* [Page excerpt]:
=== Begin Enclosure ===

Laser Analyzes Combustion
AMES, Iowa, Dec. 6, 2007 -- A high-speed system of lasers, mirrors and cameras is being built to analyze combustion inside engines, power generators and heating systems, with the ultimate goal of reducing reliance on fossil fuels.
A fuel derived from biomass could produce too much soot when it's burned in a combustion chamber designed for fossil fuels. But finding the source of the problem isn't easy, as an engineer can't crawl inside the flame zone of a highly turbulent combustion chamber and take measurements.
Iowa State University mechanical engineering assistant professor Terry Meyer is building the high-speed laser system in the foreground to analyze the performance of combustion systems and components such as the parts he's holding. (Photo: Bob Elbert)
"It's fairly obvious when a combustor is not running well and producing a lot of soot and other pollutants," said Terry Meyer, an assistant professor of mechanical engineering at Iowa State University. "But then how do you solve that problem? To do that we can open up the black box and look inside the combustion chamber itself."
The tools that Meyer is developing to do that are highly sophisticated laser-based sensors that can capture images at thousands and even millions of frames per second. Those images record all kinds of data about what's happening in the flaming mix of fuel and air.
"The goal is to probe this harsh environment to provide the knowledge required to reduce pollutant emissions and enable the utilization of alternative fuels," Meyer said.
By selecting lasers of different wavelengths, Meyer's combustion sensors can record where pollutants such as soot, nitric oxide and carbon monoxide are being formed. The sensors can also look for unburned fuel and capture data about fuel sprays, fuel-air mixing and energy release.
Meyer's lab is now working on a two-year project to develop and advance laser techniques that are expected to help engineers improve the combustion systems that move vehicles, produce power and heat buildings. An important goal of the project is to analyze and improve the performance of alternative fuels in modern combustion systems.

=== End Enclosure ===

* [Saved data entries]:
=== Begin Enclosure ===

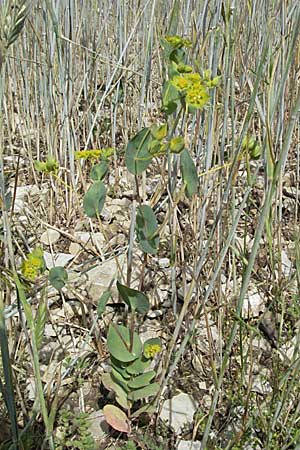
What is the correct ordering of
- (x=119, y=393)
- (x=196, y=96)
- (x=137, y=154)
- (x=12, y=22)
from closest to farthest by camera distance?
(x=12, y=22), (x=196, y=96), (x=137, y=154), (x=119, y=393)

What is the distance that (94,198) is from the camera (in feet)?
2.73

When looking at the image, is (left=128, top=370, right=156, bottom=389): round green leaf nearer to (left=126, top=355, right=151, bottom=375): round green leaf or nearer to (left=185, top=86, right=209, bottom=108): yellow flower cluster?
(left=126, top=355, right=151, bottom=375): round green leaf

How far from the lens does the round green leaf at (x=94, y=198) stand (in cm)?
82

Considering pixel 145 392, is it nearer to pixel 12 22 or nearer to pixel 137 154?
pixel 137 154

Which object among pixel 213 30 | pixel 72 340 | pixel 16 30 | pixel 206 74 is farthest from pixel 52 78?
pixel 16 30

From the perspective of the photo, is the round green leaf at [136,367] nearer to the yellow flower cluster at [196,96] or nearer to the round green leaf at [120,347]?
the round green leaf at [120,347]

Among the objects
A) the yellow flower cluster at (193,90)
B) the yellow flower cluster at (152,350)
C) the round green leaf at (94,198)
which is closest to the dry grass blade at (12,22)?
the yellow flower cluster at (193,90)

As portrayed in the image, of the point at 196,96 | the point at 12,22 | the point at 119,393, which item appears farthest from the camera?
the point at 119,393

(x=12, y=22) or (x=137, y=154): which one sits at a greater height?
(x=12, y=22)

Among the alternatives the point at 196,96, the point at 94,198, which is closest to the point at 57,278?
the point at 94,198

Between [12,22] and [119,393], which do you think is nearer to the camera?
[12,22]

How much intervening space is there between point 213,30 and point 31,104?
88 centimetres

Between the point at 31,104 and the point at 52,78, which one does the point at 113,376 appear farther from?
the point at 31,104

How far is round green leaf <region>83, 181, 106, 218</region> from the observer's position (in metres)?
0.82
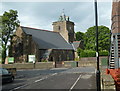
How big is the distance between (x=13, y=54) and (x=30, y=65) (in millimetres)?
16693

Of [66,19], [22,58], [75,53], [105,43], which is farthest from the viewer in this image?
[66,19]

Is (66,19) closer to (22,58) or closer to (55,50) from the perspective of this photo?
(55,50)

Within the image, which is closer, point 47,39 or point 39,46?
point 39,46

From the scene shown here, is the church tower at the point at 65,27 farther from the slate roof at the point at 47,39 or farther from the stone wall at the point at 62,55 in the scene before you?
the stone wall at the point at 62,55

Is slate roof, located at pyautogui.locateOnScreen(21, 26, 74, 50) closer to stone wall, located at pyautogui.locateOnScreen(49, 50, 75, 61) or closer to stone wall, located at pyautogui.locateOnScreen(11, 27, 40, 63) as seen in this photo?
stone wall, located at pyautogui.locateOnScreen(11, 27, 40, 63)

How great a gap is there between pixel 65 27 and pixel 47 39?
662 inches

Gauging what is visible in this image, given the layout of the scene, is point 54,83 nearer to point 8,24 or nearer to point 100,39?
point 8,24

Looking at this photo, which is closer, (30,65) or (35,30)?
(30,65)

=== End Enclosure ===

* [Complete the following]:
• A. For each statement, answer yes or no on whether it agrees with the article on laser combustion analysis, and quote the deciding words. (i) The sensors can capture images at thousands and even millions of frames per second. (ii) Meyer's lab is working on a five-year project. (iii) An engineer can crawl inside the flame zone to take measurements.
• B. Answer these questions from the article on laser combustion analysis.
(i) What position does Terry Meyer hold at Iowa State University?
(ii) Which pollutants can the sensors show being formed?
(iii) Who is credited with the photo?

* [Exercise answers]:
• A.
(i) Yes: "can capture images at thousands and even millions of frames per second"
(ii) No: "a two-year project"
(iii) No: "an engineer can't crawl inside the flame zone of a highly turbulent combustion chamber and take measurements"

• B.
(i) Assistant professor of mechanical engineering
(ii) Soot, nitric oxide and carbon monoxide
(iii) Bob Elbert